For from the bottom of that well
their honest roar it came.

How can the body hold,
such grief, such anger or despair?
It must not, else it fall apart.
Let it roar and be a prayer. 
Oh, Lord, this roar,
is our only prayer.
It is our holy prayer.

So for now
find that place where you can roar
and let the roar be your honest  prayer,
your primal prayer…
…your only prayer.
Then take a breath…
and say, 
            Amen.

In Psalm 73, the psalmist says, “When my heart was grieved and my spirit embittered, I was senseless and ignorant: I was a brute beast before you.” (verses 21 & 22)  Sometimes our prayers are groans or sighs.  And sometimes they reach to the center of our core and are expressed in roars, from that place of deep grief, frustration, anger or utter despair.  Seldom do we give each other or ourselves permission to express that sort of emotion, and that is tragic.  So it is stuffed and I wonder if it leaks out of us in other ways…unhealthy ways. 

Knitters

Tension transferred
from body to the yarn, 
as heartbeat paces
to the rhythm of needles,
knitting a rosary of sorts,
bead for stitch,   
   …by stitch,
knit one,purl one.
Allowing the mind
to weave its way gently,
through the skein 
of thoughts that come
…in the evenings.
Unraveling the day.
Unwinding.
Knit one,
…purl one,
…yarn over.
Settling.
Integrating,
   Stitch by stitch
making a garment,
…something to wear,
   …that will cover
      shoulders or head, hands or feet.
Yarn over, increase, the language of faith.
Knit two together, the language of unity.
Knit one, purl one,
a fingered prayer that covers a life.

Mary Herbert   2/2021

This poem was written after a discussion with my sister.  I have no idea how knitting became a part of that time, but we talked about what we have knitted, that we liked knitting with quality yarn and that my daughter had renewed my interest in knitting.  I mentioned that I had observed women knitting in a train station and they seemed so relaxed and that I’d noticed that just watching them knit was relaxing.  Then she began wondering what happened when knitters got “in the zone”.  It made me wonder as well.

Sacred Moment

Six and standing silent,
there beside my bed,
watching me sleep,
willing me to wake,
wanting me to see.

Startled by presence,
seeing him, I smile.
…Can I snuggle or
do I sneak back 
to sleep alone…
the question in the air.

I lift the covers like
the wing of a hen
and slowly gather
these pajamas close in.
And as his breathing slows
I wander in my mind
and wonder where we’ll go,
and wonder if he will lead me,
and where
we go
from here.

1/23/21

We went up to visit my daughter at the end of 2020.  We’d had recovered from Covid, and wanted to be around family.  One morning I woke to my grandson standing silently next to my bed with his “snuggly” in hand.  As I lifted the covers I had a sense of the sacredness of that moment.  As I have reflected back on the moment I had the desire to crawl under a divine wing and just be.  I thought about how the Scriptures say a “child shall lead them” and realized this child had led me to this sacred desire to draw in close to the divine and it made me think about how a child’s life changes a parent’s and grandparent’s life.  I was aware of the deep love I have for this child, for all my grandchildren, for my children.  They have each changed my life and led me to different places within myself.

A Rent Veil

This was once my home.
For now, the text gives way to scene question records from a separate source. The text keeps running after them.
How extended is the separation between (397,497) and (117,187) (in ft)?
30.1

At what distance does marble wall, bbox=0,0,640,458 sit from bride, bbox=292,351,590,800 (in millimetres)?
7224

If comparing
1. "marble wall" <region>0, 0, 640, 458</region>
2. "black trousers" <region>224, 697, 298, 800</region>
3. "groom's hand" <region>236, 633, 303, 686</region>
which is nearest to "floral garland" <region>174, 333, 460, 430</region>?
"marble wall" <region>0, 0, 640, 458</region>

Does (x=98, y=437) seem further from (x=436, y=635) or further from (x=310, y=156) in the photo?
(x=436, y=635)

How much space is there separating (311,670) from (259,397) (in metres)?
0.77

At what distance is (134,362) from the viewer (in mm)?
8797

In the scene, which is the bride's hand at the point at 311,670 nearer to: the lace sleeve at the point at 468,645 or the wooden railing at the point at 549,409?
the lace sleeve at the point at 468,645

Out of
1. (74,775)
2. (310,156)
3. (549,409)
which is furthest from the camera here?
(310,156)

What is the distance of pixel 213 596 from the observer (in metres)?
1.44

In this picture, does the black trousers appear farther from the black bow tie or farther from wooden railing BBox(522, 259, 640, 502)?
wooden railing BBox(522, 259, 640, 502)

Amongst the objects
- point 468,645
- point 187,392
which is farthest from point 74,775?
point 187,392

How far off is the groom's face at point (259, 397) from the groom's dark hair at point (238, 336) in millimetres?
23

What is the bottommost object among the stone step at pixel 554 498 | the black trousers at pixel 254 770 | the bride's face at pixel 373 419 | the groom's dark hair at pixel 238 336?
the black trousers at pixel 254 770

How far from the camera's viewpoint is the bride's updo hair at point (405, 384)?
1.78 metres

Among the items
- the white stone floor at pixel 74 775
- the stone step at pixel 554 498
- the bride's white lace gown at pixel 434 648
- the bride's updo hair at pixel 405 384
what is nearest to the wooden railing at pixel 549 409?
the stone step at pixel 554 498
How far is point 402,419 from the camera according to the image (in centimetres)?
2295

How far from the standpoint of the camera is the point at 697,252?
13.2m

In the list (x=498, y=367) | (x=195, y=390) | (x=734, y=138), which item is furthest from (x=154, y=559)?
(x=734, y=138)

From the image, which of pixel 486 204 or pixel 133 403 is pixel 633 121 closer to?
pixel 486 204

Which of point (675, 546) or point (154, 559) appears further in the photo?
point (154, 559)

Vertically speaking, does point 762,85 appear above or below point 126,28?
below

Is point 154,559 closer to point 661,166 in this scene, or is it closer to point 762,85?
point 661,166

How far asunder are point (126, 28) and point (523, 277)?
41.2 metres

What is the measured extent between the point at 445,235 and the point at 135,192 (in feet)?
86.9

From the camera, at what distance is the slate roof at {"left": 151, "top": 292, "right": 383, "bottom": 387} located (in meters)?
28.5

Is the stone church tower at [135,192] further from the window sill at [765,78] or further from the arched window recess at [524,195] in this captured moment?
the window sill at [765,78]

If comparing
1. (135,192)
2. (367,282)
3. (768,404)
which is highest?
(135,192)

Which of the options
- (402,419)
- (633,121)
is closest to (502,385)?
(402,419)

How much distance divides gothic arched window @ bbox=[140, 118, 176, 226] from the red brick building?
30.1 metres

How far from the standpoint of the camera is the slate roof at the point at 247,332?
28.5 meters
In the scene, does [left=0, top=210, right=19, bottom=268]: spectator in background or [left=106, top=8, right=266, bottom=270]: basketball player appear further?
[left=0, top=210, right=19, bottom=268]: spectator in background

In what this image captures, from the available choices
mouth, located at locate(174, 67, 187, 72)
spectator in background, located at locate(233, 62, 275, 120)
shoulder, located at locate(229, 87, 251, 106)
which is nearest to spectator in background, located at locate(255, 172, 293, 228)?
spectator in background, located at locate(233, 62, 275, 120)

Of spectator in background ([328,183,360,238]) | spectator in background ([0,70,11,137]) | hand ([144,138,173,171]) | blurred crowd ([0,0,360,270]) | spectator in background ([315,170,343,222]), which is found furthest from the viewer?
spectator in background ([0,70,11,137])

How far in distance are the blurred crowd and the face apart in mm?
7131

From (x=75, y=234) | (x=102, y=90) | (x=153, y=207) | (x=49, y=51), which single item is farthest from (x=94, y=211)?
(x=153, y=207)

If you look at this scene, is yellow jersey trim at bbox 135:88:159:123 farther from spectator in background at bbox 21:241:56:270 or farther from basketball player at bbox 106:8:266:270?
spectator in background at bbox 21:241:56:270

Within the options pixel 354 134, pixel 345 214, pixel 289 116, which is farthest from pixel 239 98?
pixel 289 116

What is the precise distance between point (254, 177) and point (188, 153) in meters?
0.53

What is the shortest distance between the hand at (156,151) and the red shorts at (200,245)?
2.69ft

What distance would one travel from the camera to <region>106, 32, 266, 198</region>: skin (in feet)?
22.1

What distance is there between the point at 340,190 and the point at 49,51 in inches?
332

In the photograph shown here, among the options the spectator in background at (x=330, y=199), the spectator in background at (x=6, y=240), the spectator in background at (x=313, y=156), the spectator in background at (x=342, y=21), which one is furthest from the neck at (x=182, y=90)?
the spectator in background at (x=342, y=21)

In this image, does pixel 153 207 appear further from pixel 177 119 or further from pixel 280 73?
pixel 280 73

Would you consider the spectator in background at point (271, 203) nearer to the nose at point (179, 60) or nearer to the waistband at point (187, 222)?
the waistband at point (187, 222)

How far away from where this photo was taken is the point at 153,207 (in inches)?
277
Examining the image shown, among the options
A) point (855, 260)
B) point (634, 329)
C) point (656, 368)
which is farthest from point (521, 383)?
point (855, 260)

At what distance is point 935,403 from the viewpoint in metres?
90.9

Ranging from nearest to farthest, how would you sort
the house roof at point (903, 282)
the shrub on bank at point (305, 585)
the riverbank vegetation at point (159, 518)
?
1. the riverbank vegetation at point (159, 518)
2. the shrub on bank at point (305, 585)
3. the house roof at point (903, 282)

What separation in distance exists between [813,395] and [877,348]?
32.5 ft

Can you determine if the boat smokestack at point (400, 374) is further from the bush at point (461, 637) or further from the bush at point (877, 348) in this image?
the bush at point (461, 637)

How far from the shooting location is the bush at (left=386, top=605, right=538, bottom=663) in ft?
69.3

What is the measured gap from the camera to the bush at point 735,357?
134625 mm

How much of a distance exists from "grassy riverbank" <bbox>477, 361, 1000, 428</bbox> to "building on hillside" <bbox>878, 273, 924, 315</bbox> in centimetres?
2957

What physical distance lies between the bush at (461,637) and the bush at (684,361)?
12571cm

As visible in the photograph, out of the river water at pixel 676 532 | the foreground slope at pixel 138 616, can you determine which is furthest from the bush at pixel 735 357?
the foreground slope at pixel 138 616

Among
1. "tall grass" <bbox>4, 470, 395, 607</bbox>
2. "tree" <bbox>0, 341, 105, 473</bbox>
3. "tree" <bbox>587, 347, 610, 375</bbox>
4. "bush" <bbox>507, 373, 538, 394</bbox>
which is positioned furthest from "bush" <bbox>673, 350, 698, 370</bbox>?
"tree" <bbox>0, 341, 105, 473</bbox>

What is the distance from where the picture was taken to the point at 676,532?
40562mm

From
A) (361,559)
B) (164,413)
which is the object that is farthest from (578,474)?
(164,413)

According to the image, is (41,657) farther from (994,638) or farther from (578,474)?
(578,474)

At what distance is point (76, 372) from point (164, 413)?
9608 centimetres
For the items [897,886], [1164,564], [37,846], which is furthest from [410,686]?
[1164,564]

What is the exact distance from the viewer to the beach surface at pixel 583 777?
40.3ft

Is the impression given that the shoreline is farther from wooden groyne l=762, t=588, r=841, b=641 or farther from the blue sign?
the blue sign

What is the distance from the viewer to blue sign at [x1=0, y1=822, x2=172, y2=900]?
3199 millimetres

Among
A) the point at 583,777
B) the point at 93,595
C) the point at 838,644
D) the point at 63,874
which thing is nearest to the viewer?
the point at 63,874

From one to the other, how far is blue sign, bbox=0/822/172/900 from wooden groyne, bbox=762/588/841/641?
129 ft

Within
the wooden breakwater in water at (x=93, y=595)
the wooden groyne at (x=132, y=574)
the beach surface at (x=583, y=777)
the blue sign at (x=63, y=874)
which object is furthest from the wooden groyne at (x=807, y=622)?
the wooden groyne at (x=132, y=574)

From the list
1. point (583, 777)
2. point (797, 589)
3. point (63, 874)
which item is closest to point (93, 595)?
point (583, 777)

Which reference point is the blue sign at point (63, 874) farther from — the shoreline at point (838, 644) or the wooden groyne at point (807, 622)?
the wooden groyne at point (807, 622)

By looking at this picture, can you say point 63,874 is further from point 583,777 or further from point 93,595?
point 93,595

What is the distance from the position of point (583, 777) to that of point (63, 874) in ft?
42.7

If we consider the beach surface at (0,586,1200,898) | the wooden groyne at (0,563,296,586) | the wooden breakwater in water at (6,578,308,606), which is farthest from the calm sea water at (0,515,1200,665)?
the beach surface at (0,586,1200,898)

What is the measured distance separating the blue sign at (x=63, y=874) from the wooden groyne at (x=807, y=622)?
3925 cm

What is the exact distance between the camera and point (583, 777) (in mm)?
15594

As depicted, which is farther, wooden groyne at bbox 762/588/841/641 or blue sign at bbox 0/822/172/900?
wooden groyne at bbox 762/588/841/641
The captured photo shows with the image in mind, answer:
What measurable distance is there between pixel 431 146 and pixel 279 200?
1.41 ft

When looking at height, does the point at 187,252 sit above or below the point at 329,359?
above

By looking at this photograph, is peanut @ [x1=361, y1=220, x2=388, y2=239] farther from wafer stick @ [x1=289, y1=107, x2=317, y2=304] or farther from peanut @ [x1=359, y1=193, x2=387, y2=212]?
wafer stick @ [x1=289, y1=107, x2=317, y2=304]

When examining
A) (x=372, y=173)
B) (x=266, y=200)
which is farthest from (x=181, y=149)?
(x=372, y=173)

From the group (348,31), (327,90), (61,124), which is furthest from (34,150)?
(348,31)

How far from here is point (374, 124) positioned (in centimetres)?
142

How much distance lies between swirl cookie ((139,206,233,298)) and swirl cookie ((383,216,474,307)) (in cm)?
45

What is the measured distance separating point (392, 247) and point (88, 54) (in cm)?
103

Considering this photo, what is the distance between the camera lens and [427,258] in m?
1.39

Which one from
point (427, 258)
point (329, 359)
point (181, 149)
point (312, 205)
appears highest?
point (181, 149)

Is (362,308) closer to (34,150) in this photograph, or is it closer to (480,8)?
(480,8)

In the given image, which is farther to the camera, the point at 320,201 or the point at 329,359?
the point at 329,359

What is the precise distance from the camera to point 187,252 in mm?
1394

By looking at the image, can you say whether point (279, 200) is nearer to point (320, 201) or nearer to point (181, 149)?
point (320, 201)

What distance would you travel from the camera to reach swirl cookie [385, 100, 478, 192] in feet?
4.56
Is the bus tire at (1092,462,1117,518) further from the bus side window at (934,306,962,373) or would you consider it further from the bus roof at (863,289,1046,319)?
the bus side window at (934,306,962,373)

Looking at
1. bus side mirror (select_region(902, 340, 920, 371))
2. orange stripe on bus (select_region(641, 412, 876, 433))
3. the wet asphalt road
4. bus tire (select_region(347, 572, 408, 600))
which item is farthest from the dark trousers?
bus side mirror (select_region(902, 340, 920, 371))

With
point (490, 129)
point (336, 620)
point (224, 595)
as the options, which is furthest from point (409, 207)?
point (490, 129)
The lean-to for the tempest. The cross it welcomed the pain. The silence invited the joy. And the spirit could be heard.

It certainly is the passing of time. But maybe also it… Or me… Or both. For, here now, I am broken. I mourn.

“Sanctuary!” I cried, “Sanctuary!” But now, now I simply cry. For what was once a den of refuge has since become a den of thieves.